**Source document**

Mike, with respect to exiting '18 over your '19 guidance, should we be telegraphing higher production in '19? Or do you expect to revise guidance for '19 when Q3 comes out?

M
Michael L. Rose
Chairman, President & CEO

I don't know if we do it that soon. I think we'll leave '19 alone for now, but it does provide some upside, but let us get there first would be my answer to that.

B
Brian Kristjansen
Research Analyst

Okay. And then if within the 6 months you decide to double Gundy Phase 2, what would be sort of the earliest time frame you'd expect that to be commissioned?

M
Michael L. Rose
Chairman, President & CEO

Q4 '20/first half 2021. If you look at our 5-year development plan and the capital -- the EP capital spending, you can see that it drops in '20 and '21. So we could accommodate quite easily and still generate a lot of free cash flow if that's where that investment was plugged into the plan. But it also depends on, and we've always been very clear about this, on what the natural gas price strip looks like for 2021, and that's part of that decision-making process.

Operator

Your next question comes from Peter Cooke with Logan Capital.

P
Peter F. Cooke
MD & Member of Advisory Board

Mike, what you guys do is very, very impressive. The problem seems to be -- continues to be the whole industry up here is constrained by a lack of pipeline, takeaway pipeline capacity. I was curious if you could sort of talk a little bit about your view on the industry at this point of -- for the next couple of years anyway. It seems like the price of gas just continue to suffer. Any reason to think that we might get a better price for gas over the next year or so?

**Information supplied**
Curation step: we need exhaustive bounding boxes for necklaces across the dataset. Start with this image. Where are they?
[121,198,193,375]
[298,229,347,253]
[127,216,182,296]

**Aim**
Decide whether each statement agrees with the call transcript above. Answer yes or no for each and quote the words that decide it.
1. Rose expects to revise the '19 guidance when Q3 results come out.
2. The earliest commissioning for a doubled Gundy Phase 2 would be Q4 '20 or the first half of 2021.
3. The EP capital spending in the 5-year development plan rises in '20 and '21.

**In response**
1. No: "I think we'll leave '19 alone for now"
2. Yes: "Q4 '20/first half 2021."
3. No: "you can see that it drops in '20 and '21"